What the task requires >> Revise all of the records below, replacing "notebooks" with "journals" and keeping everything else unchanged. Leave the pictures out of your answer.

Data supplied >>
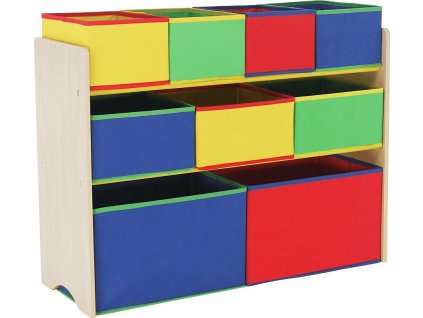 Organizér na hračky NORDEN, vícebarevná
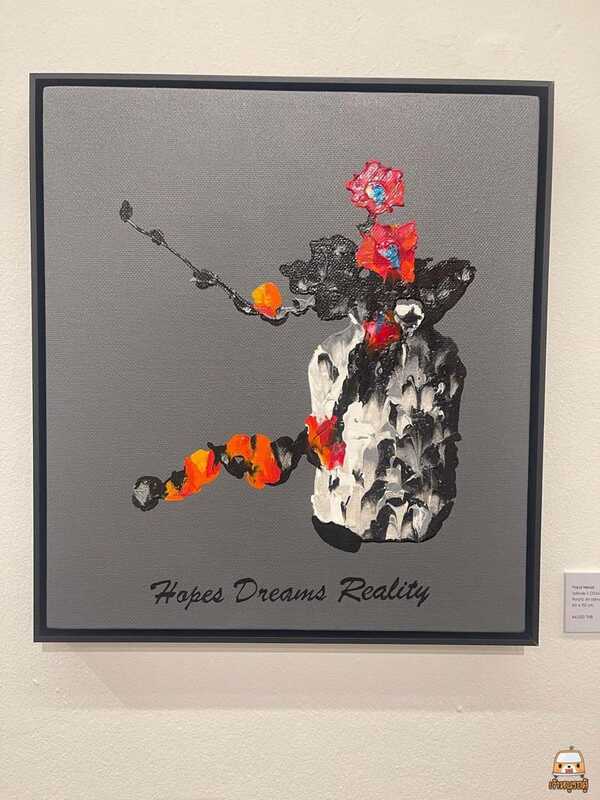 งานศิลป์ที่ River Coty Bangkok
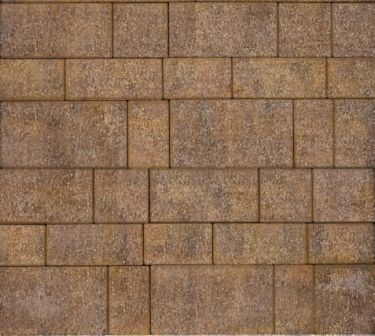 Тротуарная плитка Инсбрук Тироль,ColorMix Бромо, бассировка 
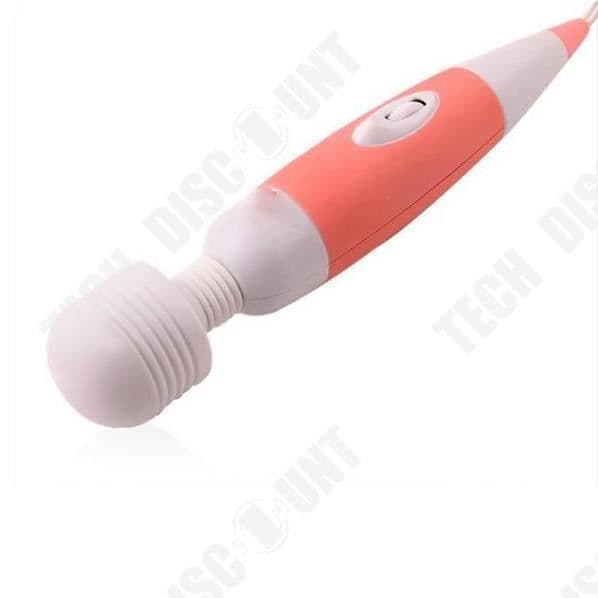 TD® 220V rosa AV massagestick kvinnlig onanist - längd 25cm - klitorisstimulering - klitoris - sexleksaker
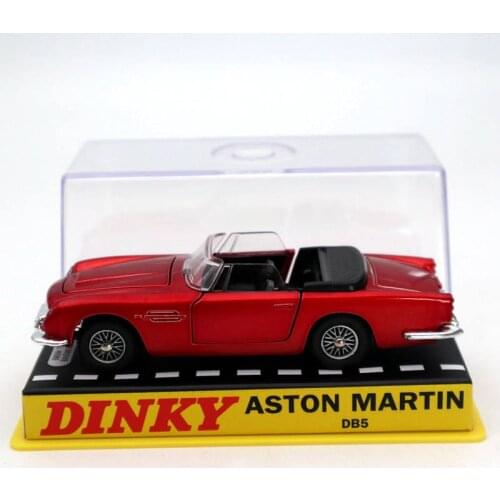 Atlas 1/43 Dinky toys 110 For Aston Martin Red Diecast Models Collection Car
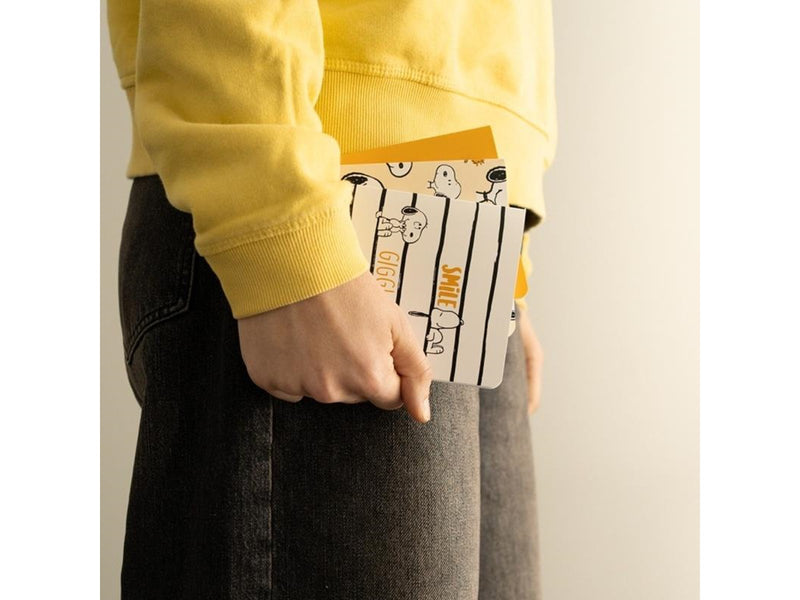 Snoopy - Set of A6 notebooks from the Lazy Days collection - 3 pieces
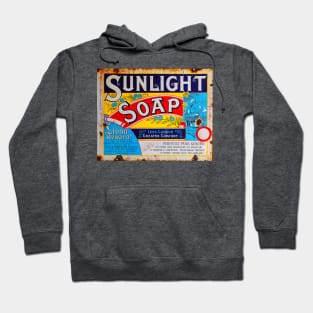 Sunlight Soap Vintage Sign Hoodie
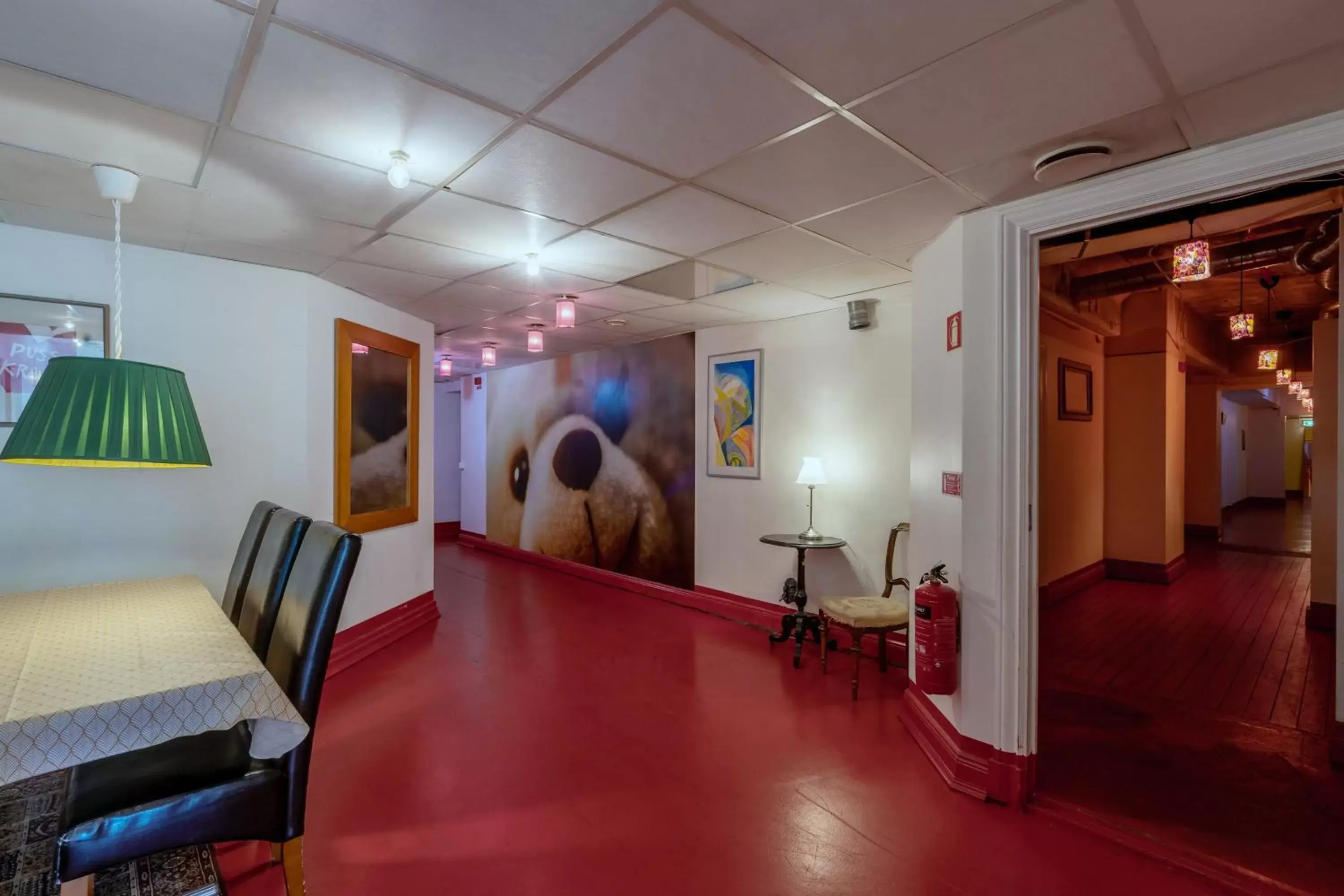 Living room, Lobby/Reception in Reimersholme Hostel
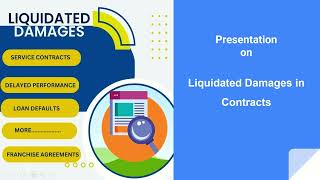 Liquidated Damages definition and calculation [upl. by Nataniel]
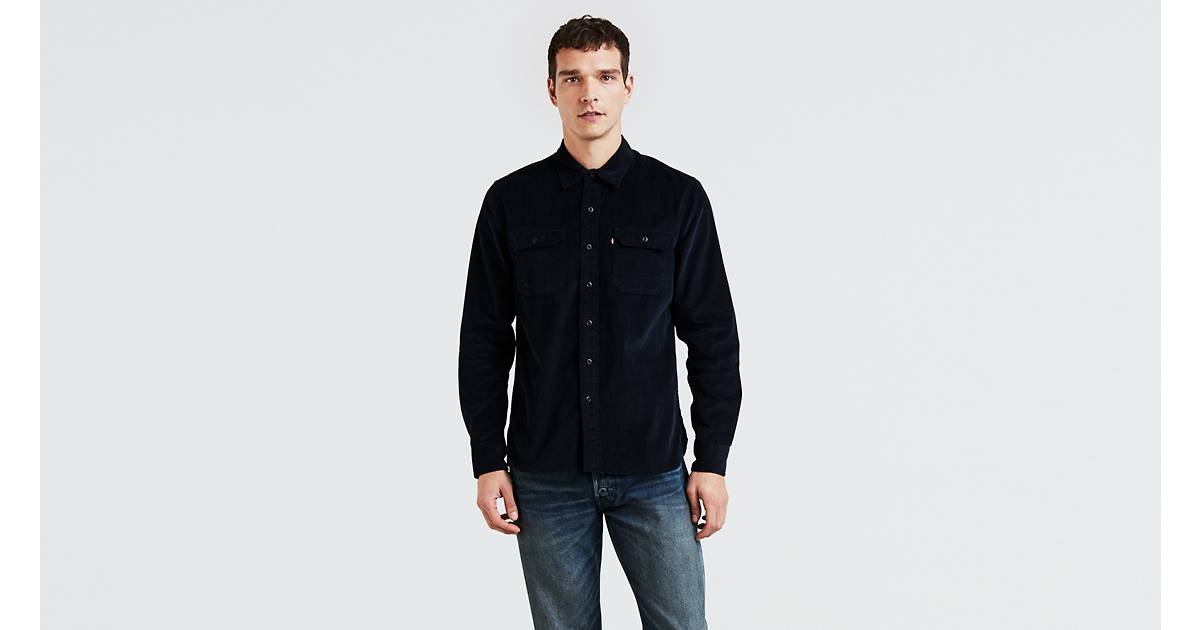 Corduroy Worker Shirt - Blue | Levi's® US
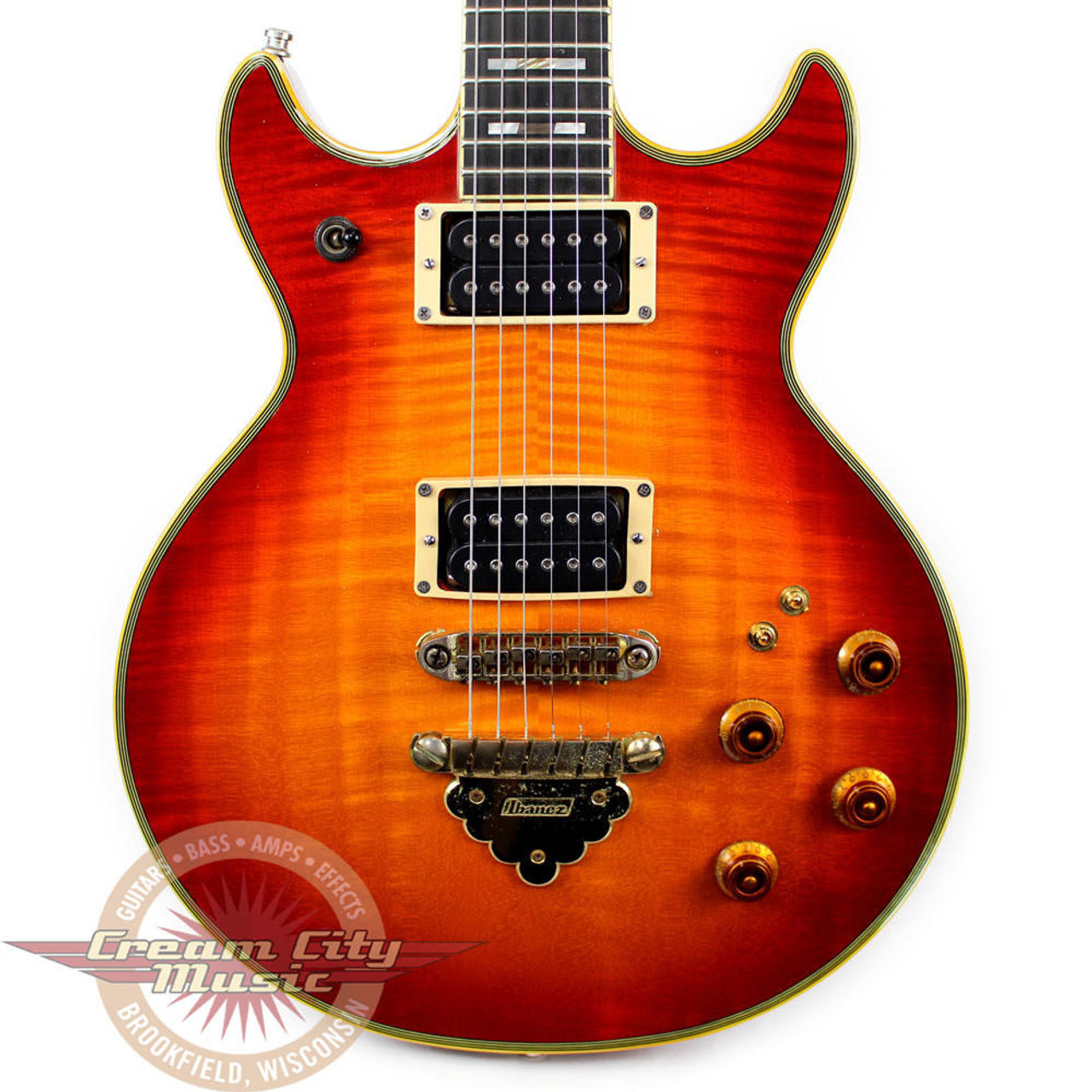 1983 Ibanez Artist Electric Guitar Sunburst | Cream City Music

Task answer >>
 Organizér na hračky NORDEN, vícebarevná
 งานศิลป์ที่ River Coty Bangkok
 Тротуарная плитка Инсбрук Тироль,ColorMix Бромо, бассировка 
 TD® 220V rosa AV massagestick kvinnlig onanist - längd 25cm - klitorisstimulering - klitoris - sexleksaker
 Atlas 1/43 Dinky toys 110 For Aston Martin Red Diecast Models Collection Car
 Snoopy - Set of A6 journals from the Lazy Days collection - 3 pieces
 Sunlight Soap Vintage Sign Hoodie
 Living room, Lobby/Reception in Reimersholme Hostel
 Liquidated Damages definition and calculation [upl. by Nataniel]
 Corduroy Worker Shirt - Blue | Levi's® US
 1983 Ibanez Artist Electric Guitar Sunburst | Cream City Music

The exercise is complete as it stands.